- What you need to do -
Echo back, word for word, the part of the forum thread on forging scale from "My typical stack" to "do y'all do?".

- Source extract -
>>>>>
Forging scale and damascus billets?

weo

Basic Member
Joined
Sep 21, 2014
Messages
3,020
Hello all. I was forging up a couple of Damascus billets this weekend using my buddy's 300# Chambersburg power hammer and as I was grinding away the scale to cut and stack for the second weld, I got to wondering.

How much do you all pay attention to scale when folding your billets?

My typical stack starts with 18-22 layers and I have been doing 3 separate welding heats, second stack at 4-5 pieces (~72-100 layers), and 3rd stack (usually 4 pieces) to get to ~280-400 layers.

My initial thoughts were that it really doesn't matter as far as the final pattern because of the number of layers.
But it does matter on the amount of grinding between stacks to get to weld-able surfaces. But with a 36 grit belt, it doesn't really take many passes to get to flat surfaces

What do y'all do?

Thanks.

as always
peace and love
billyO
 
To use a belt, you must be grinding on your grinder?
That would require the billet to cool off.
By the time I grind off my scale with a snagging wheel on my 9" angle grinder, the billet is still sometimes red hot!
Can't waste time letting things cool when making Damascus.
 
Karl, what brand and "model" of snagging wheel are you using and where do you get them?
 
To use a belt, you must be grinding on your grinder?
That would require the billet to cool off.
Can't waste time letting things cool when making Damascus.


True, and I wish I had that option, but sometimes I don't. Because it's not my shop/hammer, oftentimes I do the weld at my place, then give it to my buddy to draw the billet out when I'm at work, then on my next day off, I grind, cut, stack and weld, then repeat the process.

But this does bring up a couple related questions. When able to continue without letting it cool, are you merely folding, or cutting into multiple pieces and stacking?
Also, the initial question regarding the scale is still pertinent: My guess is that it's important to minimize the forging scale to minimize chance of voids and imperfect welds. Or is the solution what you said: "By the time I grind off my scale with a snagging wheel on my 9" angle grinder, the billet is still sometimes red hot."?

Thank you
~billyO
 
My guess is that it's important to minimize the forging scale to minimize chance of voids and imperfect welds.
That is done by grinding if off - if that is your routine - Which mine is.
Scale is formed at welding temp - not at a red heat. It's the iron combining with the oxygen - iron oxide - which happens while the steel is very hot.
As it cools down, that has already taken place.
 
I try and do everything hot. I use a chop saw to cut my billets and it cuts a lot easier if it's already red hot. I also use a snagging wheel or also known as a cup wheel. I use the norton blue fire and really like it. It hogs off the scale super fast. If your using grinding belts to remove scale your just wasting money.
 
I often do as Karl and Hoss describe... but also I often will break for lunch or call it a night etc and chop/grind/stack when I get back. This works well if welding more than one billet at a time. I go flux free for the first stack, first weld, then a little flux for the edges on the next couple heats. When drawing I like to get as flat and scale free as possible, brushing the billet hot, keeping my dies clean, edgewise squeezes followed by scraping scale off on the die holder edges.
A snagging wheel or the surface grinder will skim it clean practically immediately if a clean forging is achieved.
I like to use kerosene for second and third stacks, so not a great idea when still red/black hot.
<<<<<
- The data -
>>>>>
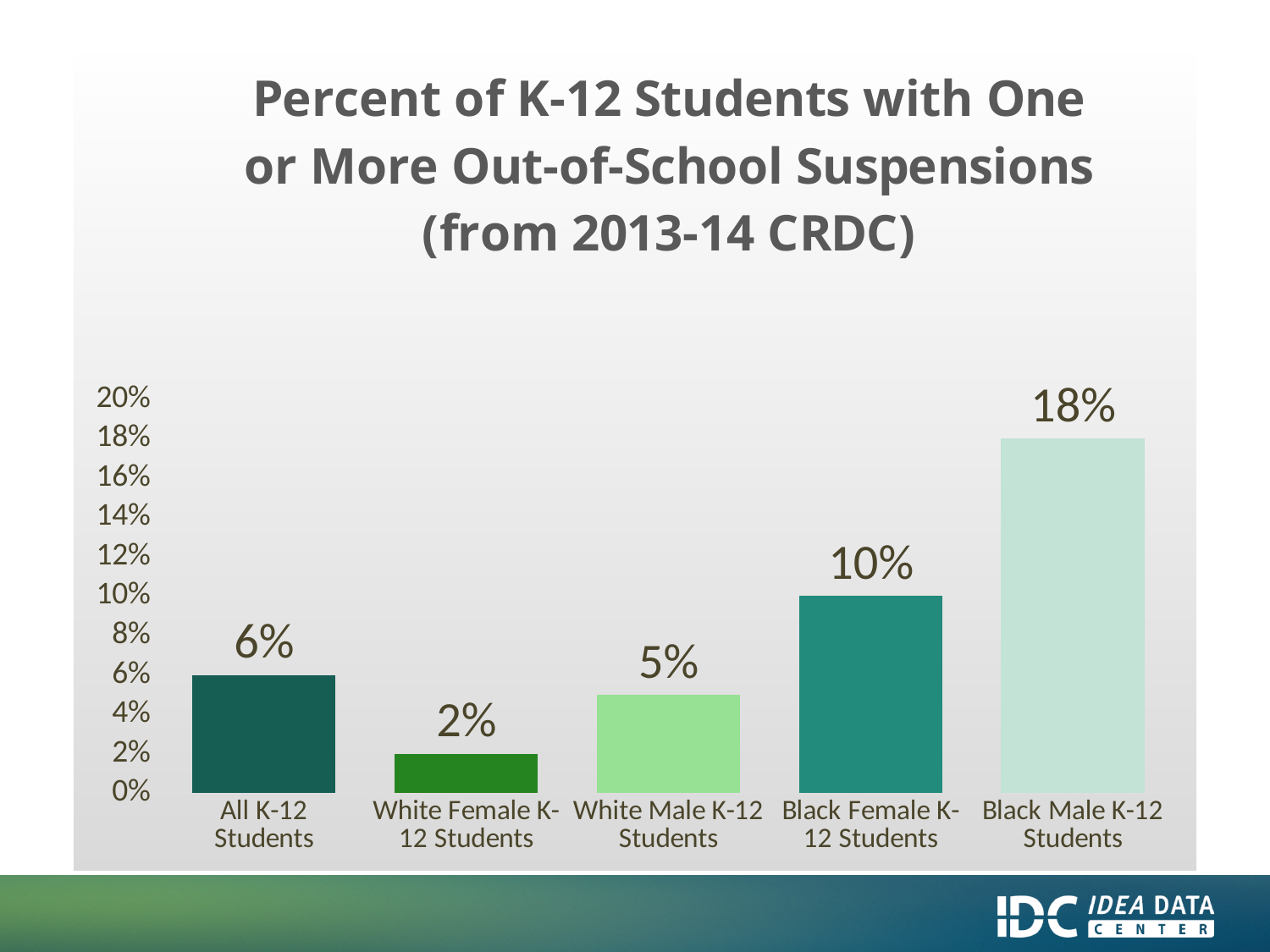
Is the value for Black Male K-12 Students greater or less than 16%? greater What percent of All K-12 Students had one or more out-of-school suspensions? 6% How many categories are shown on the chart? 5 Which category has the lowest percentage? White Female K-12 Students What is the difference in percentage points between Black Male K-12 Students and White Male K-12 Students? 13% What is the title of the chart? Percent of K-12 Students with One or More Out-of-School Suspensions (from 2013-14 CRDC) Which is larger, the value for All K-12 Students or the value for White Male K-12 Students? All K-12 Students What is the difference between the values for Black Female K-12 Students and White Female K-12 Students? 8% What kind of chart is shown on the slide? Bar chart What is the value shown for White Female K-12 Students? 2% What is the value shown for Black Female K-12 Students? 10% Which category has the highest percentage of students with one or more out-of-school suspensions? Black Male K-12 Students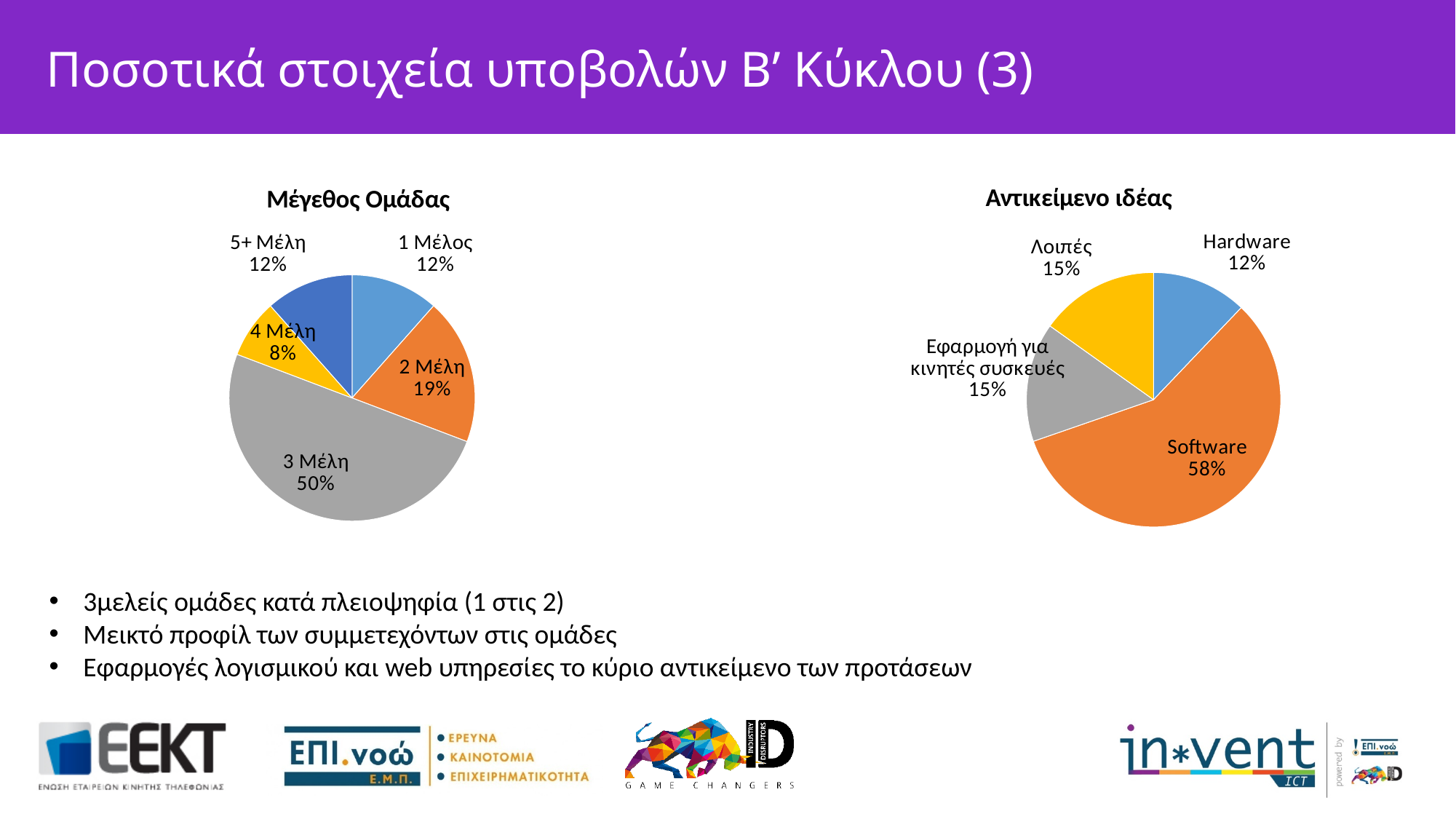
In the 'Μέγεθος Ομάδας' chart, what is the difference between '3 Μέλη' and '2 Μέλη'? 31% In the 'Αντικείμενο ιδέας' chart, what is the difference between 'Software' and 'Hardware'? 46% In the 'Αντικείμενο ιδέας' chart, what share of the pie is 'Software'? 58% In the 'Μέγεθος Ομάδας' chart, which category has the largest slice? 3 Μέλη In the 'Μέγεθος Ομάδας' chart, what is the value for '2 Μέλη'? 19% In the 'Μέγεθος Ομάδας' chart, which category has the smallest slice? 4 Μέλη In the 'Μέγεθος Ομάδας' chart, what share of the pie is '3 Μέλη'? 50% In the 'Μέγεθος Ομάδας' chart, how many categories are shown? 5 In the 'Αντικείμενο ιδέας' chart, what is the value for 'Hardware'? 12% In the 'Αντικείμενο ιδέας' chart, which is larger, 'Software' or 'Λοιπές'? Software In the 'Αντικείμενο ιδέας' chart, how many categories are shown? 4 What kind of chart is 'Αντικείμενο ιδέας'? Pie chart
<<<<<
- Completed exercise -
My typical stack starts with 18-22 layers and I have been doing 3 separate welding heats, second stack at 4-5 pieces (~72-100 layers), and 3rd stack (usually 4 pieces) to get to ~280-400 layers.

My initial thoughts were that it really doesn't matter as far as the final pattern because of the number of layers.
But it does matter on the amount of grinding between stacks to get to weld-able surfaces. But with a 36 grit belt, it doesn't really take many passes to get to flat surfaces

What do y'all do?